Einstein's Dreams by Alan Lightman. 

Writer and physicist Alan Lightman imagines the dreams of a certain patent examiner in Bern, Switzerland. Lovely, lyrical vignettes on the nature of time; each chapter offers up an alternative world—a world where time repeats itself, or stops, or runs backward, or where the very link between cause and effect is broken. The Swiss city of Bern is lovingly described in all these alternate states. (Lightman's book reminds me a lot of Italo Calvino's Invisible Cities, but more thematically coherent).

Brown Girl Dreaming by Jackqueline Woodson. 

Truly gorgeous. I'd heard of this award-winning book, but didn't really know anything about it when I picked it up, curious, in the children's section of Barnes and Noble. I read the inner jacket, disbelieving—an autobiography told in free verse, aimed for young readers? Readers, it works. It works beautifully. Yes, Woodson tells her story in a series of poems—clear, accessible, vivid, moving poetry. The poems build a narrative with momentum. It's the narrative of the author's family history—her father's family, the Woodsons; her mother's family, the Irbys. Jacqueline Woodson is born at a time when she and her family still have to sit at the back of the bus when they travel to visit her mother's family in the South. She's a child, but aware of the civil rights movement, aware that her community and friends and family are marching and demonstrating for the right to sit freely at lunch counters and be treated as humans in the Jim Crow South. The awareness of danger lurks at the edges. But above all, this is a memoir of love. Woodson evokes in vivid detail the beauty of the South, the warmth of her grandmother and grandfather, the love of her family and friends. It's also the story of how she herself falls in love with words and becomes a story-teller. When I was done, I gave the book to my eleven-year old, curious as to what she would make of it. She's happily reading it right now; the poetry format doesn't seem to have scared her off at all. Recommended for both children and adults.
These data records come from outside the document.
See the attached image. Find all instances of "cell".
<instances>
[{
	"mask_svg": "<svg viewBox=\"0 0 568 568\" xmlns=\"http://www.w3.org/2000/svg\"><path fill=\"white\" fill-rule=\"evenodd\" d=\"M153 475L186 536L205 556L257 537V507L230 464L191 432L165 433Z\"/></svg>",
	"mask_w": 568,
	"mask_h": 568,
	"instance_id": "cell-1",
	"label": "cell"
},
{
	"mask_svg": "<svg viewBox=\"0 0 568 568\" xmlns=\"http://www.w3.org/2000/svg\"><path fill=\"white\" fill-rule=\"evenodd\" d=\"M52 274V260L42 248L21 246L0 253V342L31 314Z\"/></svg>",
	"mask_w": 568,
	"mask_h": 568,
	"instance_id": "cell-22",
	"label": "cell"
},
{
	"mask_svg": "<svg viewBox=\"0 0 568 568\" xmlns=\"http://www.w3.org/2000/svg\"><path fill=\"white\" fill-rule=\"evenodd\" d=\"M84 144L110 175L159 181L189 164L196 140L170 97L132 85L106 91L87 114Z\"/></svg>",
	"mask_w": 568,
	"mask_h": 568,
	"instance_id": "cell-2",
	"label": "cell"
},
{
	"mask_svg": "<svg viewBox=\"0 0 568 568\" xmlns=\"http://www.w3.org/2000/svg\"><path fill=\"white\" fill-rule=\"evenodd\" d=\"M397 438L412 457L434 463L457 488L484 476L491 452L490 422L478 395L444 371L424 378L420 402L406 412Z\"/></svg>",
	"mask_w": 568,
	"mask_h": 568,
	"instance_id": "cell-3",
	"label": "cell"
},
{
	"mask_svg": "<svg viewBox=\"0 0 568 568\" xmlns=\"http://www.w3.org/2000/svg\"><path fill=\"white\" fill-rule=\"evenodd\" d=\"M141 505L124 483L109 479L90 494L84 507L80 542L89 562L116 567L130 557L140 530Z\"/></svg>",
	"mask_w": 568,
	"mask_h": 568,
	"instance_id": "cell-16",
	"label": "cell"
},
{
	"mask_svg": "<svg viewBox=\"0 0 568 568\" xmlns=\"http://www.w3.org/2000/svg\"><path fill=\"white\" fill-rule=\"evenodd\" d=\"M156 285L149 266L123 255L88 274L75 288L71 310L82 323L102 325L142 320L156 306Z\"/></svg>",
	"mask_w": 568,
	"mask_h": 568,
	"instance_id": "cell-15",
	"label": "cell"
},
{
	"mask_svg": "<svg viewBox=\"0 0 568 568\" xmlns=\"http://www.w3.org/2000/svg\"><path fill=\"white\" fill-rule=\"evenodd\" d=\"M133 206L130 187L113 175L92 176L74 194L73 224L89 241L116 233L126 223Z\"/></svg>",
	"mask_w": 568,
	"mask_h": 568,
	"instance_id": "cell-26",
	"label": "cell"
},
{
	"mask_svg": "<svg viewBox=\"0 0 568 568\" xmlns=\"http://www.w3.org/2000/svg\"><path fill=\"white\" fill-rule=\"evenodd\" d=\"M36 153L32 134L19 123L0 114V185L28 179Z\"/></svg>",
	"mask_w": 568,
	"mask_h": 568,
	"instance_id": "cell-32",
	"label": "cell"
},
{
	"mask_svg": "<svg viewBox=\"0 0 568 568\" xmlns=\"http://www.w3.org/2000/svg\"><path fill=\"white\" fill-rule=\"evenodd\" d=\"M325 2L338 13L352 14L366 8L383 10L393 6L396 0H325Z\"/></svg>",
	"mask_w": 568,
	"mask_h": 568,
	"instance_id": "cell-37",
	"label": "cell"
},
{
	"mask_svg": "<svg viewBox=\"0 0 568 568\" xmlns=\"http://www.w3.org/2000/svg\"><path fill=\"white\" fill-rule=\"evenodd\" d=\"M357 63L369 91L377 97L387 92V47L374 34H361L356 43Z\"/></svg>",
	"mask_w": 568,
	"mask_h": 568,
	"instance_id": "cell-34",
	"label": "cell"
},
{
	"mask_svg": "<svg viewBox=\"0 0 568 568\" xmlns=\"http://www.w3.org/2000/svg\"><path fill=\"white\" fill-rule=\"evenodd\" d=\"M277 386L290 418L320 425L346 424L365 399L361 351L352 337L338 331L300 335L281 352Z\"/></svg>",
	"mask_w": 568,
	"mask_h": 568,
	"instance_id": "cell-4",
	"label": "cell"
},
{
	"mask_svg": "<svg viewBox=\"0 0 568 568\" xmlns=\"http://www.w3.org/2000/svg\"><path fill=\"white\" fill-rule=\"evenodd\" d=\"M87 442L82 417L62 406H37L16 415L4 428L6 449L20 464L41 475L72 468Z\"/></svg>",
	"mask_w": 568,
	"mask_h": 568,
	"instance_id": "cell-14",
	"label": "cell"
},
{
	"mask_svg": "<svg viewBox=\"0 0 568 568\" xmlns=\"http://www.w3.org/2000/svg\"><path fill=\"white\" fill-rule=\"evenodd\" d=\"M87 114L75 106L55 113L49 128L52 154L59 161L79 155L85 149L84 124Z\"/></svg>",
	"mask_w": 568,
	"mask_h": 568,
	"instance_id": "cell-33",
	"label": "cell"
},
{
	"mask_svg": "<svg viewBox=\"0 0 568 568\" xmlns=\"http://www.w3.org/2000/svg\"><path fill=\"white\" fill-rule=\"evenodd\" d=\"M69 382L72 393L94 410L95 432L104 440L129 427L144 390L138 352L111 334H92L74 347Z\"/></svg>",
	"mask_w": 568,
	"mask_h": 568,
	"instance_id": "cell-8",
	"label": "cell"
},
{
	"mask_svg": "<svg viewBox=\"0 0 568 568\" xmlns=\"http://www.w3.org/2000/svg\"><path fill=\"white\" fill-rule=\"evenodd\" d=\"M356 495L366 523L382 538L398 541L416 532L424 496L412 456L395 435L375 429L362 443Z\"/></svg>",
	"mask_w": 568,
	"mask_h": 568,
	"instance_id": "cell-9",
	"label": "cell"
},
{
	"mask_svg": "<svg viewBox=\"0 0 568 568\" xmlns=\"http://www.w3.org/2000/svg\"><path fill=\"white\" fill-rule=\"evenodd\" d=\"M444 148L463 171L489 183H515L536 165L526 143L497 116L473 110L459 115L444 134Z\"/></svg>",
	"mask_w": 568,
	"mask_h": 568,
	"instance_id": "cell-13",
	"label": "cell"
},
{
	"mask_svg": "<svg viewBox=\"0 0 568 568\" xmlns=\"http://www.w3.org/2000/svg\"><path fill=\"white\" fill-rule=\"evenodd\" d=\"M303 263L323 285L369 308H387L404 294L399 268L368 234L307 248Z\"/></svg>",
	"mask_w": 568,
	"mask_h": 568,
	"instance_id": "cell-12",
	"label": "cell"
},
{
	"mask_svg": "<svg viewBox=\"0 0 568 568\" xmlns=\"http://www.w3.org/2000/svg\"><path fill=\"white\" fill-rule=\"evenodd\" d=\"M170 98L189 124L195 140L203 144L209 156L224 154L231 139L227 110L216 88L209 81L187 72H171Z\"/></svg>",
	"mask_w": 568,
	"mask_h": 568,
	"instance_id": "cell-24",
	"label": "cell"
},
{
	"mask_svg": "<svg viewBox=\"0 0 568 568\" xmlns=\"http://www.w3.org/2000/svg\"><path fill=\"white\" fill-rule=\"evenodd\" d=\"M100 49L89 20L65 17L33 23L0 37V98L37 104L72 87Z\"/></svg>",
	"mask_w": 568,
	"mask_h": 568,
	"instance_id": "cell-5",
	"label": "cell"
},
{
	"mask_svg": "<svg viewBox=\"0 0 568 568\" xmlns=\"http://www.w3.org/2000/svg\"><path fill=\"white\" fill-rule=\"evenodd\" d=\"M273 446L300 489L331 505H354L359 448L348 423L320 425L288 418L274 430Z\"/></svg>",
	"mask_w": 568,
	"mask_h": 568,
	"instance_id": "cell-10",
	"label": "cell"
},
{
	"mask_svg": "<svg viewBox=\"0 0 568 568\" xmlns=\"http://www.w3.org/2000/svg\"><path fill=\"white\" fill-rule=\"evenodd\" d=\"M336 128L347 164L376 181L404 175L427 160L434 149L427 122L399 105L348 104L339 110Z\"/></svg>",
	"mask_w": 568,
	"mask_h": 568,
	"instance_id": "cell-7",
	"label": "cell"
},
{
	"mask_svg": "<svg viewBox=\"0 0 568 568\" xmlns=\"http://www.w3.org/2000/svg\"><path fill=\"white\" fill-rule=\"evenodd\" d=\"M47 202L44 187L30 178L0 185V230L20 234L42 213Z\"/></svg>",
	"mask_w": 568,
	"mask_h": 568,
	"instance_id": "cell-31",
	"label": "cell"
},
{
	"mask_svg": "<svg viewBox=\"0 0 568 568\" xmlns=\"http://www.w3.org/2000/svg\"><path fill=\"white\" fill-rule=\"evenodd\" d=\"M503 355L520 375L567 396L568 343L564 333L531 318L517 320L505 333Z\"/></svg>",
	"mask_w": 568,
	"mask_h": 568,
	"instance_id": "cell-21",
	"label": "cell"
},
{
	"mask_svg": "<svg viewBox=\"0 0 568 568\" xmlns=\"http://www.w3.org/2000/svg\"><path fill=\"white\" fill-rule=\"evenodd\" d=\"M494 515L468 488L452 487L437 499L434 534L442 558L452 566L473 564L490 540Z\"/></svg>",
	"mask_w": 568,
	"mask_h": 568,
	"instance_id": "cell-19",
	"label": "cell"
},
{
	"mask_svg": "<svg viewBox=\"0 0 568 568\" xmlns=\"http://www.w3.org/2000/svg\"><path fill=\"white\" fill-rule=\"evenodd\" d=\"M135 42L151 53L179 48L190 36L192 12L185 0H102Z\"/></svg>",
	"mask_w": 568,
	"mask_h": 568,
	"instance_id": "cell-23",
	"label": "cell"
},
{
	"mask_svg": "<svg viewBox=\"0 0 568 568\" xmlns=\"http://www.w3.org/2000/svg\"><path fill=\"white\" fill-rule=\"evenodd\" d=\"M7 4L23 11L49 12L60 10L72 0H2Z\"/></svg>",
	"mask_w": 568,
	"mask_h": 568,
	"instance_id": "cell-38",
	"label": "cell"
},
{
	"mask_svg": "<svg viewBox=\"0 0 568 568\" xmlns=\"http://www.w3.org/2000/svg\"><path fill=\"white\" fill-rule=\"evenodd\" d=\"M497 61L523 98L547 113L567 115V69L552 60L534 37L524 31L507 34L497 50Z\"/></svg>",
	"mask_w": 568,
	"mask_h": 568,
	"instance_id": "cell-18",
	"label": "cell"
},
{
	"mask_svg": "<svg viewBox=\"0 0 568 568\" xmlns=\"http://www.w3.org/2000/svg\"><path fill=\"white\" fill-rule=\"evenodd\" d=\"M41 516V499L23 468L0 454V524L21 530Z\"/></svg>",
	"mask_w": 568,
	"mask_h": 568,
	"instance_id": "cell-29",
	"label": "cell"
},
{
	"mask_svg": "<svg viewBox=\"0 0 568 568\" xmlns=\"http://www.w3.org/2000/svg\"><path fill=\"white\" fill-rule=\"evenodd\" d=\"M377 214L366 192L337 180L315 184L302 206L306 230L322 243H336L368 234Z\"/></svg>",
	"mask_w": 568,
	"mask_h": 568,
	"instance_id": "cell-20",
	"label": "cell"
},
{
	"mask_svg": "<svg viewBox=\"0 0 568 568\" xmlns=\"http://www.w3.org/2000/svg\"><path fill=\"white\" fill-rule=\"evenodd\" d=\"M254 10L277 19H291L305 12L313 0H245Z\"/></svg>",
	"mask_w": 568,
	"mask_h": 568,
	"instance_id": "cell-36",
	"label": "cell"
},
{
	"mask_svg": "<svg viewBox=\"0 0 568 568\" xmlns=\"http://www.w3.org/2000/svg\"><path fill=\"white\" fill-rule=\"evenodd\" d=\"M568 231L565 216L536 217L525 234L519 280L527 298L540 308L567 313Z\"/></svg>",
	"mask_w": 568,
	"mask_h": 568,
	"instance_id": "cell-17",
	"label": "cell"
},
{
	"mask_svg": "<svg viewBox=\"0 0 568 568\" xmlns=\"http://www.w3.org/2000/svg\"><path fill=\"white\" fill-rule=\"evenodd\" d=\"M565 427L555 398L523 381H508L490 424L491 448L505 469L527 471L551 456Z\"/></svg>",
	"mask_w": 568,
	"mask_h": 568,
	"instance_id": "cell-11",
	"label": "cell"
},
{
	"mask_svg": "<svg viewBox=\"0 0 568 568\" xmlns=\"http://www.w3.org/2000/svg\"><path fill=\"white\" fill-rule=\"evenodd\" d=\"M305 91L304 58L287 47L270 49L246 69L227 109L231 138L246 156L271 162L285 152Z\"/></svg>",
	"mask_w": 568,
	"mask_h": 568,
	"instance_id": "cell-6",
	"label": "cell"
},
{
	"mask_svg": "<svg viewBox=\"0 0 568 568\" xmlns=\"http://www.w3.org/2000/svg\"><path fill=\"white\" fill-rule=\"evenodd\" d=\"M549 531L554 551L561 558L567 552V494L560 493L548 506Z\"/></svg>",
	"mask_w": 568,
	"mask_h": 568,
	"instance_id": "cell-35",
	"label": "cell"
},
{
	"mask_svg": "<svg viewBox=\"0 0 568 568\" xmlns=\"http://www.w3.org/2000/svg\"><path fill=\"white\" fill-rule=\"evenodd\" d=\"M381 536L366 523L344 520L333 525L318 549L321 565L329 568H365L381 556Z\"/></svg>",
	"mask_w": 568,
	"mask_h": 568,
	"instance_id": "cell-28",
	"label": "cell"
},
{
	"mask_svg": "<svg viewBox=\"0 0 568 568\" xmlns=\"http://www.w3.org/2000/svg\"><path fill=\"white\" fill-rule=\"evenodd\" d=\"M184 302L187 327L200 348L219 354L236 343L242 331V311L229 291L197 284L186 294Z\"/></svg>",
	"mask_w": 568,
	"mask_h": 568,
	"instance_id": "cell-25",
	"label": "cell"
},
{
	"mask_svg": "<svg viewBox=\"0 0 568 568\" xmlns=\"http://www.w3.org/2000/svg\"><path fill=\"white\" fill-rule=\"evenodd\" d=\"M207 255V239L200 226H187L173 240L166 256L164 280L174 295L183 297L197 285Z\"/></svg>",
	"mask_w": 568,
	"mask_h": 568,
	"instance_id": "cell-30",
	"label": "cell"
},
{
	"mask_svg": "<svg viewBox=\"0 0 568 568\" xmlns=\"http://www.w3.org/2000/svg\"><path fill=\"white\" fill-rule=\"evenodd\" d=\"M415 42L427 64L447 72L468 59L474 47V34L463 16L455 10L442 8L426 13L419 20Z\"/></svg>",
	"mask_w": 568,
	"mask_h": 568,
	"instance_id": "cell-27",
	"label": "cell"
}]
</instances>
The House of Shattered Wings by Aliette de Bodard.

Definitely for grown-ups. And this is the novel that's been in my thoughts of late, that keeps me thinking of the complicated issues of power and responsibility in our own modern world. de Bodard's novel is an urban fantasy of fallen angels in a post-apocalyptic Paris. The world-building is wholly original and completely convincing; the writing is lush, dense, beautiful. It's Game of Thrones concentrated into a tightly wound murder mystery, with horror and lyricism and both Western and Vietnamese mythology. My favorite character was Philippe, who is not a Fallen Angel but something entirely different: an Immortal from Vietnam, conscripted to fight in a devastating war among the Great Houses of Paris years ago, and now stranded in Paris and longing only to go home. Certainly Philippe is bitter at the Western powers who have exploited him and his countrymen, but he himself is not without sin. No one in this book is. This gorgeous, brutal book is (among other things) an exploration of power structures and collective responsibility and sin, and it offers no easy answers at all. At one point, Philippe angrily denounces the structure of great Houses which rule the city and implies that the whole system should be burned to the ground. He recognizes that there are good people in the Houses, friends that he cares for, but he wonders if the very participation of good people in an unjust system is not something which simply helps to perpetuate that system. And yet he seems to have a huge blind spot. His best friend (and others) cling to the House system for the sake of survival. In a world where fallen angels are hunted and dismembered for the magic in their bones, an angel without a House would be dead. And Philippe himself, in the opening pages of the book, commits an absolutely horrific atrocity for the sake of his own survival—a crime which can never be taken back, and which he did only because he thought he needed to do it to survive.

Like I said, no easy answers here. Everyone in this book is morally compromised. But you come to care for them anyway. Plus, this is a cracking good story.

Writing

Well, I'm working on a short story! And I've just written this blog post, so that counts for something, doesn't it?